[SOURCE MATERIAL]:

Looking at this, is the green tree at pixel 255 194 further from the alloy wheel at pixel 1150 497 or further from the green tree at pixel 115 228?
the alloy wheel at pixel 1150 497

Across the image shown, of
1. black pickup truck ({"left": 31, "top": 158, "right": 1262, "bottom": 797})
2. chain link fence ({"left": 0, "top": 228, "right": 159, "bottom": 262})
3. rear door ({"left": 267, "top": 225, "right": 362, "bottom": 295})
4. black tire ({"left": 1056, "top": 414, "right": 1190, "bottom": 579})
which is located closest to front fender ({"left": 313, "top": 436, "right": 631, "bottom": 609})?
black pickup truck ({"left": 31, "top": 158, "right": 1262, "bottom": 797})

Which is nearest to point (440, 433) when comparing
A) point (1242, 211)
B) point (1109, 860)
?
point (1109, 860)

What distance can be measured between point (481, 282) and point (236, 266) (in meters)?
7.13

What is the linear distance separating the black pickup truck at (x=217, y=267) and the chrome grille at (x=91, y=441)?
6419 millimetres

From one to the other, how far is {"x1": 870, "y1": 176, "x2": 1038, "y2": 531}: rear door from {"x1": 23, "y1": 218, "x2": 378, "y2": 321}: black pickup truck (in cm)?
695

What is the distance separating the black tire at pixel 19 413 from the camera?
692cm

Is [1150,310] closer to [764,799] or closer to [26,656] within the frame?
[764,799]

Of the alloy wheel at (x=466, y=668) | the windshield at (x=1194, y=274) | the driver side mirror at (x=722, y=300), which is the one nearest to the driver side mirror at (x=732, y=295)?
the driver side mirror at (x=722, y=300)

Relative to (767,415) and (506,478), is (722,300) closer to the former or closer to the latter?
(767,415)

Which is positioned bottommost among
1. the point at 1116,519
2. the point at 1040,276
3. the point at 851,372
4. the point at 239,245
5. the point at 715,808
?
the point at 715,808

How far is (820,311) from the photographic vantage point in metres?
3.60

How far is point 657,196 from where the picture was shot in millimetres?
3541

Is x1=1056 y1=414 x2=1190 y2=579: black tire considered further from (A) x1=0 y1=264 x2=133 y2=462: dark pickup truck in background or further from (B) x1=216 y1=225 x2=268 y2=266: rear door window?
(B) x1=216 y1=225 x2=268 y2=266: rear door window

[EXERCISE REQUIREMENTS]:
Copy out verbatim the part of the records that opens with the line containing "What is the distance" and runs through the end of the records, including both of those lines.

[FINAL RESULT]:
What is the distance separating the black tire at pixel 19 413 from the camera?
692cm

Is [1150,310] closer to [764,799] or closer to [26,656] within the frame?
[764,799]

Of the alloy wheel at (x=466, y=668) | the windshield at (x=1194, y=274) | the driver side mirror at (x=722, y=300), which is the one nearest to the driver side mirror at (x=732, y=295)?
the driver side mirror at (x=722, y=300)

Relative to (767,415) and (506,478), is (722,300) closer to the former or closer to the latter?
(767,415)

Which is positioned bottommost among
1. the point at 1116,519
2. the point at 1040,276
3. the point at 851,372
4. the point at 239,245
5. the point at 715,808
?
the point at 715,808

How far is (820,311) from the photographic vantage point in metres?
3.60

How far is point 657,196 from where the picture was shot in millimetres?
3541

Is x1=1056 y1=414 x2=1190 y2=579: black tire considered further from (A) x1=0 y1=264 x2=133 y2=462: dark pickup truck in background or further from (B) x1=216 y1=225 x2=268 y2=266: rear door window?
(B) x1=216 y1=225 x2=268 y2=266: rear door window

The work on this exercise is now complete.